# START OF SELECTED EXCERPT

Las jerarquías conceptuales en UML:
Gonzalo Génova Fuster
Juan Llorens Morillo
José Miguel Fuentes Torres
Jorge Morato Lara
Paloma Martínez Fernández
Information Engineering Group, Department of Computer Science,
Carlos III University of Madrid
En este artículo llevamos a cabo una comparación entre dos enfoques del modelado de la estructura jerárquica del mundo real: por una parte, las relaciones genérico y todo-parte en un tesauro de descriptores; por otra parte, las relaciones de generalización y agregación en UML. El intento de acortar la distancia entre ambos enfoques conduce a un nuevo metamodelo de relaciones que puede reflejar mejor los hábitos mentales de los modeladores cuando tratan con árboles jerárquicos.
Conceptual hierarchies in UML:
In this article we perform a comparison between two approaches to the modeling of the hierarchical structure of the real world: on the one hand, generic and whole-part relationships in a descriptors thesaurus; on the other hand, generalization and aggregation relationships in UML. Trying to shorten the distance between them leads to a new metamodel of relationships that can reflect better the mental habits of modelers when dealing with hierarchical trees.
Research at the Information Engineering Group of the Department of Computer Science, Carlos III University of Madrid, is centered around software reuse. We are concerned with high-level reuse, which implies not only codereuse, but also (and mainly) analysis and design models reuse. We have been working for years with descriptors thesauri in order to represent specific domains, trying to extract the internal structure of a piece of software from the structure of the real world it models or implements. When we incorporated the Unified Modeling Language in our methodology, it was only a question of time that a comparison between both approaches to model the real world would arise. One of the aspects of this comparison is the modeling of hierachies.
The systematic organization of a conceptual hierarchy representing the structure of the world has been addressed in many different ways along history. Fritz Lehmann lists as much as 178 different concept catalogues, taxonomies and hierarchies (including high level "ontologies") for possible use in knowledge representation, artificial intelligence, simulation, and database integration, from Aristotle's categories to Sowa's dimensional ontology [Leh]. Among these concept systems, those based on thesauri of controlled vocabulary have become widely used in fields such as information retrieval and may be chosen as good representatives of conceptual hierarchies.

# END OF SELECTED EXCERPT
# START OF EXCERPTED DATA

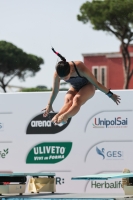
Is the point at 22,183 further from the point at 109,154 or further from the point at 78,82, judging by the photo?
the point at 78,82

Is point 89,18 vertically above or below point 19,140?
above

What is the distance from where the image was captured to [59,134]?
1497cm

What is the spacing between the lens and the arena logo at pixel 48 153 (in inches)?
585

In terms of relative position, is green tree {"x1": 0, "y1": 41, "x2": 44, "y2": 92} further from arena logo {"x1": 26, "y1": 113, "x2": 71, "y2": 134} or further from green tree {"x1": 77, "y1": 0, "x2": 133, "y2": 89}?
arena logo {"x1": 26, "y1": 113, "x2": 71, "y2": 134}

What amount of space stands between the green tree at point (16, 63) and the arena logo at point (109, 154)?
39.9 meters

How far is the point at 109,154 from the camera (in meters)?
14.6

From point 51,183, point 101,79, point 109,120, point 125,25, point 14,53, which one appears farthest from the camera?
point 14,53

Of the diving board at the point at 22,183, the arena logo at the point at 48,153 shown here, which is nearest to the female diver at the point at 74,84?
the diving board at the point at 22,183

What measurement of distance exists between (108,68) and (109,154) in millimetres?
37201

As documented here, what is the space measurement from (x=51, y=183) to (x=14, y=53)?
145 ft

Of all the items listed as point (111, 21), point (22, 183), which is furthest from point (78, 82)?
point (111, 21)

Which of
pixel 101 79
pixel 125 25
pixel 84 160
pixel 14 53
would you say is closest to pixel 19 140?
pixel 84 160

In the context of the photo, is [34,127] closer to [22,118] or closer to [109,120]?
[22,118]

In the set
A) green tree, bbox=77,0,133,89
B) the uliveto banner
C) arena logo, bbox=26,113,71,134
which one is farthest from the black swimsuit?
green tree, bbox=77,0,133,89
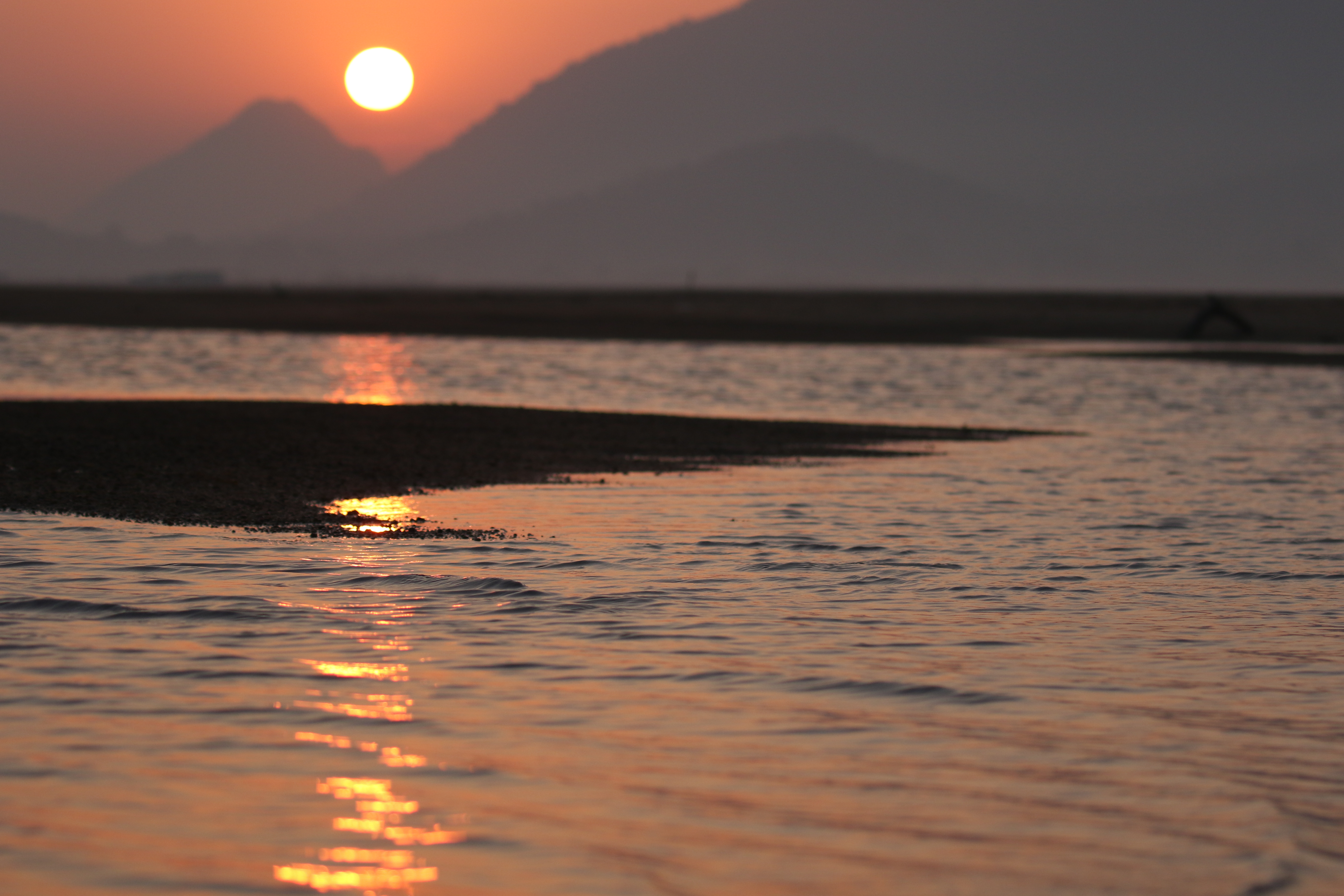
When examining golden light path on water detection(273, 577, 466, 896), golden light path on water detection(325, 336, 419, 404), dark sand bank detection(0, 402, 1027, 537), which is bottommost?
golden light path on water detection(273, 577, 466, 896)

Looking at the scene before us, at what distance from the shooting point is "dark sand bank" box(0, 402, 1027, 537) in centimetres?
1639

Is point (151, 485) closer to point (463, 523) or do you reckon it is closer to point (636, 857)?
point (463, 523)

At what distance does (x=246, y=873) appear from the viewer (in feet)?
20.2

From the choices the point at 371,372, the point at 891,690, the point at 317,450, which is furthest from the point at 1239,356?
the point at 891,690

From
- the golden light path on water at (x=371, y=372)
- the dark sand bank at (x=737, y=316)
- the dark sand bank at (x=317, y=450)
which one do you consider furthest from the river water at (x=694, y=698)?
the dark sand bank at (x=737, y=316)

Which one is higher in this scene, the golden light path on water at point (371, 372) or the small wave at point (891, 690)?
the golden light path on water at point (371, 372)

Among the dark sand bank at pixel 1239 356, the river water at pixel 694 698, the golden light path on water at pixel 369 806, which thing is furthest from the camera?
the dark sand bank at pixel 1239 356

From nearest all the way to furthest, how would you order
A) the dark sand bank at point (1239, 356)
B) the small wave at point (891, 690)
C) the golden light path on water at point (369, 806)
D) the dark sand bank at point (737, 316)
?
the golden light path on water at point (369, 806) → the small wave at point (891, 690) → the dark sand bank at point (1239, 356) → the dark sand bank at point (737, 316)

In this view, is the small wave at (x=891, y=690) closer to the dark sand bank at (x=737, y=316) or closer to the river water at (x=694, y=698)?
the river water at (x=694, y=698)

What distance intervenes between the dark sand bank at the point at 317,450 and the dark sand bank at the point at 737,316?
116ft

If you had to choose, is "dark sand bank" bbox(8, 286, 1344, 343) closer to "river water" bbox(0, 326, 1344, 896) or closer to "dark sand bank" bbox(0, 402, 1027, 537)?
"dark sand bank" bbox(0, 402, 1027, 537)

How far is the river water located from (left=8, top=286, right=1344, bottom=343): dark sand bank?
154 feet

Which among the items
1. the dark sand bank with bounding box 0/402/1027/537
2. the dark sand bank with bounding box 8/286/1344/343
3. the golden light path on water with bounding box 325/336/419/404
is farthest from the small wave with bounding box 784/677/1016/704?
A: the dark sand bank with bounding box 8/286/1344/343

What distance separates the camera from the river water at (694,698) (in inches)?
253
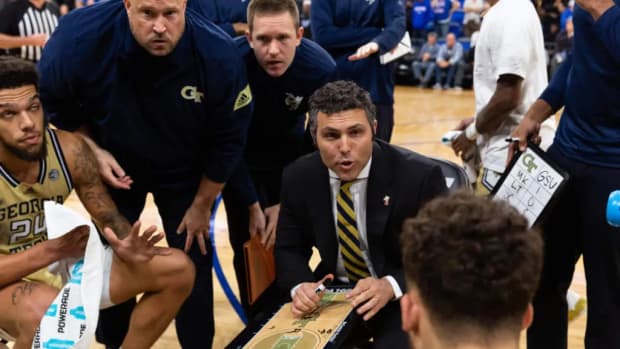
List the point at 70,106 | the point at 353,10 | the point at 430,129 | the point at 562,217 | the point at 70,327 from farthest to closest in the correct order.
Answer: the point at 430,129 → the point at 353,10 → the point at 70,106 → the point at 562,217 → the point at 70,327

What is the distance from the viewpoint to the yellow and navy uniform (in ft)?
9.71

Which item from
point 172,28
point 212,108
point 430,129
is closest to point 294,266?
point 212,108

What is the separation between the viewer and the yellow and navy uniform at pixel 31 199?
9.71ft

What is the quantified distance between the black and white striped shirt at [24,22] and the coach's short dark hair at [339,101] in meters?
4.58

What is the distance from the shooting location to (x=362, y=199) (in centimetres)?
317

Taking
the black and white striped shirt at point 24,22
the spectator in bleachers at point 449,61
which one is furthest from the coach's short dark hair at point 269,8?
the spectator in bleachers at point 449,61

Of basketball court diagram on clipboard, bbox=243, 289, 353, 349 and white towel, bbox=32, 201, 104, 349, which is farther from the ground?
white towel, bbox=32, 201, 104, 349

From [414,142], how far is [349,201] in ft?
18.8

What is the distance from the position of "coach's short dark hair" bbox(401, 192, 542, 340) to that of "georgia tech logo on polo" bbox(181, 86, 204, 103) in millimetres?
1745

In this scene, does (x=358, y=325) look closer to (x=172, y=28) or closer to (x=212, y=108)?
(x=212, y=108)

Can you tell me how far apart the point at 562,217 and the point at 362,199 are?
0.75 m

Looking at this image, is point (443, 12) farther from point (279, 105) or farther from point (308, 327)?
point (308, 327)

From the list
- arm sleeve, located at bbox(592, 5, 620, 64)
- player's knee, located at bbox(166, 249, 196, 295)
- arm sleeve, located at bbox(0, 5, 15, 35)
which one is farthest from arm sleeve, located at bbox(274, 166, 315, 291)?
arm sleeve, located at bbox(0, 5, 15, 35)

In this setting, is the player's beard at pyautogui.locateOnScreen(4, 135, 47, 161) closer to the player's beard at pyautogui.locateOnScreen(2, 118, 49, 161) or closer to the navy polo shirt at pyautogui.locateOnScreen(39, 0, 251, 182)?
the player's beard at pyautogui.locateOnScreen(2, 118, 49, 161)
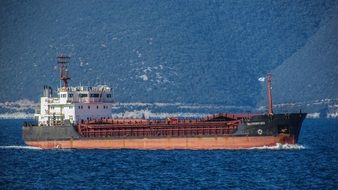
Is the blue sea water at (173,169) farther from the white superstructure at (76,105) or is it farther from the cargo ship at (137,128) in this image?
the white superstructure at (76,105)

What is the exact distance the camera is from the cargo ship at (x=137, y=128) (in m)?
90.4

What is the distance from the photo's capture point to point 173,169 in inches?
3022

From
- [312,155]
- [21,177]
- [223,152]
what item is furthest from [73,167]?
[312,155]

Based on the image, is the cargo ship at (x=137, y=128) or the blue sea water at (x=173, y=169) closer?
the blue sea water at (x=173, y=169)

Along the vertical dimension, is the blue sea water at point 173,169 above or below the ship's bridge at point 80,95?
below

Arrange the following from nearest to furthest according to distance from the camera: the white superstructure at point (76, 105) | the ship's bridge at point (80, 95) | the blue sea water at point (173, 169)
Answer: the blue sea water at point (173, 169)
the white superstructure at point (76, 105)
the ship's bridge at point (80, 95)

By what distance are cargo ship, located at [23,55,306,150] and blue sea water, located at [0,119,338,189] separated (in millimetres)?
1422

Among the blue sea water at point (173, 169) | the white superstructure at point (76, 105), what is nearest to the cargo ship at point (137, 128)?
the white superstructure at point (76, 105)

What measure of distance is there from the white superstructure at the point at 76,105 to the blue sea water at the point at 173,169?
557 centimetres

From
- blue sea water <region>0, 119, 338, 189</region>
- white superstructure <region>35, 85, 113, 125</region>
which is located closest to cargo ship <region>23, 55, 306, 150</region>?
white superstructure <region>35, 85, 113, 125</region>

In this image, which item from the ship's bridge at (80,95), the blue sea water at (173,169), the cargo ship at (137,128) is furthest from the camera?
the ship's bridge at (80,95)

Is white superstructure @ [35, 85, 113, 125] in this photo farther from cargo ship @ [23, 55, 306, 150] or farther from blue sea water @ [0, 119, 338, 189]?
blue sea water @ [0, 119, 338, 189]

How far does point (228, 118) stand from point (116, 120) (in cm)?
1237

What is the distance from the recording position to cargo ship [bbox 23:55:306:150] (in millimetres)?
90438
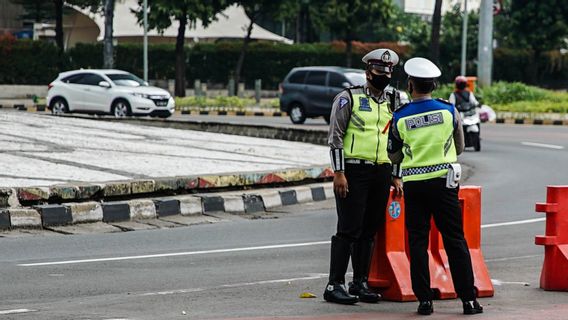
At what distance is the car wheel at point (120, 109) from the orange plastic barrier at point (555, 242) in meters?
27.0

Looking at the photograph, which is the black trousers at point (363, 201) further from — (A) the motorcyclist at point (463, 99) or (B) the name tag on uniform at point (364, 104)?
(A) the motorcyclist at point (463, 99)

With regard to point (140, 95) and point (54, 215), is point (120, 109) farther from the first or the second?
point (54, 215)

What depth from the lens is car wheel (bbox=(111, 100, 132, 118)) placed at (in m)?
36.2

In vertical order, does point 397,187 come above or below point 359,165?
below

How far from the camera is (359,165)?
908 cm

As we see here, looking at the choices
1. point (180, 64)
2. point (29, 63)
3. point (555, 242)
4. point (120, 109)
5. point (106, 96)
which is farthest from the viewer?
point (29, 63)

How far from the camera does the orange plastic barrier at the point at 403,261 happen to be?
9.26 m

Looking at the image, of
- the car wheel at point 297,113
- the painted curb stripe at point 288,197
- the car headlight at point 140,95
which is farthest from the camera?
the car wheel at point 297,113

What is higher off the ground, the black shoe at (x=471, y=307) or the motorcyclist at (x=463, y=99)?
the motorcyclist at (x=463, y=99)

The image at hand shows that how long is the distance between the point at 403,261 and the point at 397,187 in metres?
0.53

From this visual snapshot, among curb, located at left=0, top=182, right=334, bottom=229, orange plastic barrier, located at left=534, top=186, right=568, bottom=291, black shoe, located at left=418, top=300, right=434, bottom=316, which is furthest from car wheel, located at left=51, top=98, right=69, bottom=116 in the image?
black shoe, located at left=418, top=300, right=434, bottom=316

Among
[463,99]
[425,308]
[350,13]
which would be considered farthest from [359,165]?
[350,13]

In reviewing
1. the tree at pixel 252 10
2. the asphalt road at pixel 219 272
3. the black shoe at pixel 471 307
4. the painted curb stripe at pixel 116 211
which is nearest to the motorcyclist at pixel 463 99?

# END OF EXCERPTED DATA

[WHAT IS ASKED]: Please list every author named in the text on conceptual hierarchies in UML.

[PROBLEM SOLUTION]:
Gonzalo Génova Fuster
Juan Llorens Morillo
José Miguel Fuentes Torres
Jorge Morato Lara
Paloma Martínez Fernández